--- START Records ---
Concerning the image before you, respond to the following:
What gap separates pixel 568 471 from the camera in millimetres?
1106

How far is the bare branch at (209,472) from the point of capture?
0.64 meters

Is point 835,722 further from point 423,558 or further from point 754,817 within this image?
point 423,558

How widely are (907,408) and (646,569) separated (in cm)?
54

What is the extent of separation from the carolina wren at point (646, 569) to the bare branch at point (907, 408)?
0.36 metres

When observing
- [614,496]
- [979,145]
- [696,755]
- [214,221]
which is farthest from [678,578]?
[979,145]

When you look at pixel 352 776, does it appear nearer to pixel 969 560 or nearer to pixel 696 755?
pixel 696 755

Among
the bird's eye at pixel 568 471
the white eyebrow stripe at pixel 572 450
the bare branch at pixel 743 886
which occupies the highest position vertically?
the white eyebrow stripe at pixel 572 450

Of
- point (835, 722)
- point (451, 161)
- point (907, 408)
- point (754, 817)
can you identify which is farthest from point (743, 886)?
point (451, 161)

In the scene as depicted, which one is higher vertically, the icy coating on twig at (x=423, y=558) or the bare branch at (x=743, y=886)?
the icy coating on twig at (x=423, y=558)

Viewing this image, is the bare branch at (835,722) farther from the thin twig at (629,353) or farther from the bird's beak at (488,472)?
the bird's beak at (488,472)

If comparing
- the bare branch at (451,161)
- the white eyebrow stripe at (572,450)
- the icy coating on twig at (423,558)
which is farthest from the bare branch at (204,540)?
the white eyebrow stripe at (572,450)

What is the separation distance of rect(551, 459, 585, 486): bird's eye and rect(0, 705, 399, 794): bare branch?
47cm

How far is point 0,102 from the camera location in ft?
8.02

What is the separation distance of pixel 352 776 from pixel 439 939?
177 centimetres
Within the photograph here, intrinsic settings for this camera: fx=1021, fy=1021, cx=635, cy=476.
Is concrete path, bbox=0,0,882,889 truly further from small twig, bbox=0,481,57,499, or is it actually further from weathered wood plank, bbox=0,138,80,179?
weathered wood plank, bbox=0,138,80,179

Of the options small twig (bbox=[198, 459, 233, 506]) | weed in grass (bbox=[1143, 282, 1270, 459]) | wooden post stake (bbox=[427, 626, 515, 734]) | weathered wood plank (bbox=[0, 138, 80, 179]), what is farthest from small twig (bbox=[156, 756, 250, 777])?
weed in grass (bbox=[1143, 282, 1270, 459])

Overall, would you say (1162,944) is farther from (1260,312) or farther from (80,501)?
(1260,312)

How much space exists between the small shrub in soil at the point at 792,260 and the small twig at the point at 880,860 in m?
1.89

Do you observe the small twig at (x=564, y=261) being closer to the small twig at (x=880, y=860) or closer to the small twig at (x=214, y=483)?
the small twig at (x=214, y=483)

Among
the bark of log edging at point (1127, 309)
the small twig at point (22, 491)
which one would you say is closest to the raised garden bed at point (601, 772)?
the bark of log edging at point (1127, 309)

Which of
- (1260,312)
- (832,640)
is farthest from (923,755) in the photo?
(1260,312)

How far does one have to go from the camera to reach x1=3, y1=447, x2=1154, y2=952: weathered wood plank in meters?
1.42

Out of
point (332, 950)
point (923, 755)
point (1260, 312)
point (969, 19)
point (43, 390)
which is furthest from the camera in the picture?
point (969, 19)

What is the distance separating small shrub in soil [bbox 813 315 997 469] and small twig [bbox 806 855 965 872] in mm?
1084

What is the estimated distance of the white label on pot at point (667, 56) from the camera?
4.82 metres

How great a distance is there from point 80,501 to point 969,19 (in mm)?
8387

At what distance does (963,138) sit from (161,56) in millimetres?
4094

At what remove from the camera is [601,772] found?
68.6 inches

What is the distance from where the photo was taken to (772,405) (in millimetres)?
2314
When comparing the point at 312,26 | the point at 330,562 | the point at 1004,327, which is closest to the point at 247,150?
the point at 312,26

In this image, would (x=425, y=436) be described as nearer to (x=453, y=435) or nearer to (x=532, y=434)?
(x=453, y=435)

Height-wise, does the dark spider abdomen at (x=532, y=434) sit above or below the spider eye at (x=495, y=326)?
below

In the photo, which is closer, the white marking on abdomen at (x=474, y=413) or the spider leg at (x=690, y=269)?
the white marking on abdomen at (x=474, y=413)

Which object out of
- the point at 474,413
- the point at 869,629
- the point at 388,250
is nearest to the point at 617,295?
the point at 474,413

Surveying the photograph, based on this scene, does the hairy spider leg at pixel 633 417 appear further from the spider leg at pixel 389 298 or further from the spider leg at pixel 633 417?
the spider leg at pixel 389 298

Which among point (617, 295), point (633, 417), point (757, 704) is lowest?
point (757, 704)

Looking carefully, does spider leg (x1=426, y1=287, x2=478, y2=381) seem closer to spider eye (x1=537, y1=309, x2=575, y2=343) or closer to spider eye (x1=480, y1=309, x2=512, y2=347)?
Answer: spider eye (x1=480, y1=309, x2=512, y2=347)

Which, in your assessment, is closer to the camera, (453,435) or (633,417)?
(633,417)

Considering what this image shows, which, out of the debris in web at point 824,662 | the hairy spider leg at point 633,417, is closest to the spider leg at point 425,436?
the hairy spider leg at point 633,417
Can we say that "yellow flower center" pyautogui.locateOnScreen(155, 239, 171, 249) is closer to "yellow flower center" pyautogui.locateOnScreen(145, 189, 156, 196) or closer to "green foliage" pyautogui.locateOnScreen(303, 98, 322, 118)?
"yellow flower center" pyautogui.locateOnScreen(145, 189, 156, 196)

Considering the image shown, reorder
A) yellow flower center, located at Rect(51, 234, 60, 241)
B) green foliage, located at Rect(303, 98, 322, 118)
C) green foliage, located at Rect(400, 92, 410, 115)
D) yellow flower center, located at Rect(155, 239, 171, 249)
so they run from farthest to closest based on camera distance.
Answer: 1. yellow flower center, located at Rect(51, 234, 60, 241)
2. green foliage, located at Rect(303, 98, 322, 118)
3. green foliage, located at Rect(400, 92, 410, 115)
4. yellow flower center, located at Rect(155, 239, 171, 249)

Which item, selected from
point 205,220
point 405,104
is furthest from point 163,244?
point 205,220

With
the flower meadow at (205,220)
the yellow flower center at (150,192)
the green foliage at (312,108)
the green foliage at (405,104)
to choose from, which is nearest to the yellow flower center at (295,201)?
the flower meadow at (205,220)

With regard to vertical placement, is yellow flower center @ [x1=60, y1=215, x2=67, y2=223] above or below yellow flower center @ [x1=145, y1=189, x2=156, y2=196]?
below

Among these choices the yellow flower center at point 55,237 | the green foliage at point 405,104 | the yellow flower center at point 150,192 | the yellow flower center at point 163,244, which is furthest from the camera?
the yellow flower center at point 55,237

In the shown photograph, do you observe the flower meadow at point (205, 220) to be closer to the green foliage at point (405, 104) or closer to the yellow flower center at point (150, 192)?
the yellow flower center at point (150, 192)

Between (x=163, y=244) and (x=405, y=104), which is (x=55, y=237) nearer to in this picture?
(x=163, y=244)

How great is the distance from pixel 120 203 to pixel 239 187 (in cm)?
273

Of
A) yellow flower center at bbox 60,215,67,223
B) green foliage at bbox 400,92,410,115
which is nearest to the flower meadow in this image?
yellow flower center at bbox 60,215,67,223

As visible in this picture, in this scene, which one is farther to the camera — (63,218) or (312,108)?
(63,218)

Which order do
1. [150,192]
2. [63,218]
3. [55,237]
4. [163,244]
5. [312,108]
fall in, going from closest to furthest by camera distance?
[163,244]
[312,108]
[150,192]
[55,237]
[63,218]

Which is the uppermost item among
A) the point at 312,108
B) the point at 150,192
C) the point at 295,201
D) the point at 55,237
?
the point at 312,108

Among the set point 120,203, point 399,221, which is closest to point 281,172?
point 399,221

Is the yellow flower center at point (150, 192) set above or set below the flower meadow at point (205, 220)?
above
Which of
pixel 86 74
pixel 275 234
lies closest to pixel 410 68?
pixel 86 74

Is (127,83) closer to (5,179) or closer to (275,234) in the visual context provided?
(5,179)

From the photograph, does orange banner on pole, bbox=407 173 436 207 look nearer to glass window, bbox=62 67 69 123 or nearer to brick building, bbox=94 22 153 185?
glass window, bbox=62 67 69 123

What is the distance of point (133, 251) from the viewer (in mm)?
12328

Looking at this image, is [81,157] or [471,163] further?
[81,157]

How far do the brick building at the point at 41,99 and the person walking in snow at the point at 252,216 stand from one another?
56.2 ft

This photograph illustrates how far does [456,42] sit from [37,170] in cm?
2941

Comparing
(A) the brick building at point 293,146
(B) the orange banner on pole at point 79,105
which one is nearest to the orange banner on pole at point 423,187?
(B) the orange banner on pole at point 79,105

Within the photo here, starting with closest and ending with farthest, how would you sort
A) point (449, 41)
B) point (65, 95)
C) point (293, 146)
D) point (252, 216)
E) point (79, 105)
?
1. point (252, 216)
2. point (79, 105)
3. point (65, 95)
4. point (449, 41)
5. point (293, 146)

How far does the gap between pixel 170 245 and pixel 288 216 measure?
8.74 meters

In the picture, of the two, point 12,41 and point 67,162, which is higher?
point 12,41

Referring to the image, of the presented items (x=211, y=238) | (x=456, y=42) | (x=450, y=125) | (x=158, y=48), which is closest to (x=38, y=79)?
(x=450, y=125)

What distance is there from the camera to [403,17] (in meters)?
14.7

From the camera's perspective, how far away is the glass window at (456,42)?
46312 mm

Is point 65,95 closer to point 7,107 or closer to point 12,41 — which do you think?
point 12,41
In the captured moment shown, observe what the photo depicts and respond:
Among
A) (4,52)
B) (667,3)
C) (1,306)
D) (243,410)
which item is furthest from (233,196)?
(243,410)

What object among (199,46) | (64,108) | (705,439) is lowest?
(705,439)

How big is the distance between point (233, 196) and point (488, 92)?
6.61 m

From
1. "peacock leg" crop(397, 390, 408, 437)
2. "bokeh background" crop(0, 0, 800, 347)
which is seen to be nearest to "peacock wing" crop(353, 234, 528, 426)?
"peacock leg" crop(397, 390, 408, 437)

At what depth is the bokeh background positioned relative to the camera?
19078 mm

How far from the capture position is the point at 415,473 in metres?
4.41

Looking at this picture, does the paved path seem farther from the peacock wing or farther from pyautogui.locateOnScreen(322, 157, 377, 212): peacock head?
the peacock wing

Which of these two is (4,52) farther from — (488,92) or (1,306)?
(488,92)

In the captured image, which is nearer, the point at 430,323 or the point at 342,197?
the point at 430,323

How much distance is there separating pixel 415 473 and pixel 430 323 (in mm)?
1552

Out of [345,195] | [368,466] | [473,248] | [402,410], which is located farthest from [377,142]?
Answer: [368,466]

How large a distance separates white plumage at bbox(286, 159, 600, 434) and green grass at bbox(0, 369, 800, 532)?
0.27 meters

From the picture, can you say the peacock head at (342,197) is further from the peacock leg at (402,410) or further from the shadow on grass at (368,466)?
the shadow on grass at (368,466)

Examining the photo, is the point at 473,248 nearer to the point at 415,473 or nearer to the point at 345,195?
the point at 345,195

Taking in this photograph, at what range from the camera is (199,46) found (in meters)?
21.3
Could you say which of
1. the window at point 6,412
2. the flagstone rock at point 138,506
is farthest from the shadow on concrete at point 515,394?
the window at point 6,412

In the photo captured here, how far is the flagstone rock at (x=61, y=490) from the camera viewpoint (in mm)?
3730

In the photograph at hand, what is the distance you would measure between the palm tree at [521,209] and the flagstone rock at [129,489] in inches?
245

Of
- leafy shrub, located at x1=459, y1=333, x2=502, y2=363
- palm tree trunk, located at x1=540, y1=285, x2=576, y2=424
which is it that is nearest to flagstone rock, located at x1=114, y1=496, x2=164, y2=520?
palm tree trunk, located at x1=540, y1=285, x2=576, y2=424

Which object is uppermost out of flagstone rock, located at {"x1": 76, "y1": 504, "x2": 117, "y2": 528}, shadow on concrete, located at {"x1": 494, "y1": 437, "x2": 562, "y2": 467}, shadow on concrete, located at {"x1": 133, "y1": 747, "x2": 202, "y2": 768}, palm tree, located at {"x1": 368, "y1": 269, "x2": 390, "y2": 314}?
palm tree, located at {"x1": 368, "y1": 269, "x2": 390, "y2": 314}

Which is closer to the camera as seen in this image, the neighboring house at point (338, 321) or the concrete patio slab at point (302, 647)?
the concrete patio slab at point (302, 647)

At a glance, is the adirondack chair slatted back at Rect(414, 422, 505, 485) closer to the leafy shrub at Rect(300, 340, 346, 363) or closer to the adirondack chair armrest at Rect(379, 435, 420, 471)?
--- END Records ---
## Aim of the exercise
Print the lines exactly as they appear, starting at the line containing "How large a" and continuing up to and including the final line.

## Task solution
How large a distance separates white plumage at bbox(286, 159, 600, 434) and green grass at bbox(0, 369, 800, 532)?
0.27 meters

From the picture, can you say the peacock head at (342,197) is further from the peacock leg at (402,410) or further from the shadow on grass at (368,466)?
the shadow on grass at (368,466)

Examining the photo, is the point at 473,248 nearer to the point at 415,473 or nearer to the point at 345,195?
the point at 345,195

Taking in this photograph, at what range from the camera is (199,46) found (in meters)?
21.3
Could you say which of
1. the window at point 6,412
2. the flagstone rock at point 138,506
is farthest from the shadow on concrete at point 515,394?
the window at point 6,412

In the photo captured here, how far is the flagstone rock at (x=61, y=490) from the camera viewpoint (in mm)?
3730

In the photograph at hand, what is the distance you would measure between the palm tree at [521,209] and the flagstone rock at [129,489] in inches?
245

Of
- leafy shrub, located at x1=459, y1=333, x2=502, y2=363
- palm tree trunk, located at x1=540, y1=285, x2=576, y2=424
which is it that is nearest to flagstone rock, located at x1=114, y1=496, x2=164, y2=520?
palm tree trunk, located at x1=540, y1=285, x2=576, y2=424

Which object is uppermost out of flagstone rock, located at {"x1": 76, "y1": 504, "x2": 117, "y2": 528}, shadow on concrete, located at {"x1": 494, "y1": 437, "x2": 562, "y2": 467}, shadow on concrete, located at {"x1": 133, "y1": 747, "x2": 202, "y2": 768}, palm tree, located at {"x1": 368, "y1": 269, "x2": 390, "y2": 314}?
palm tree, located at {"x1": 368, "y1": 269, "x2": 390, "y2": 314}

Which is closer to the camera as seen in this image, the neighboring house at point (338, 321) or the concrete patio slab at point (302, 647)?
the concrete patio slab at point (302, 647)

At a glance, is the adirondack chair slatted back at Rect(414, 422, 505, 485) closer to the leafy shrub at Rect(300, 340, 346, 363) or closer to the adirondack chair armrest at Rect(379, 435, 420, 471)?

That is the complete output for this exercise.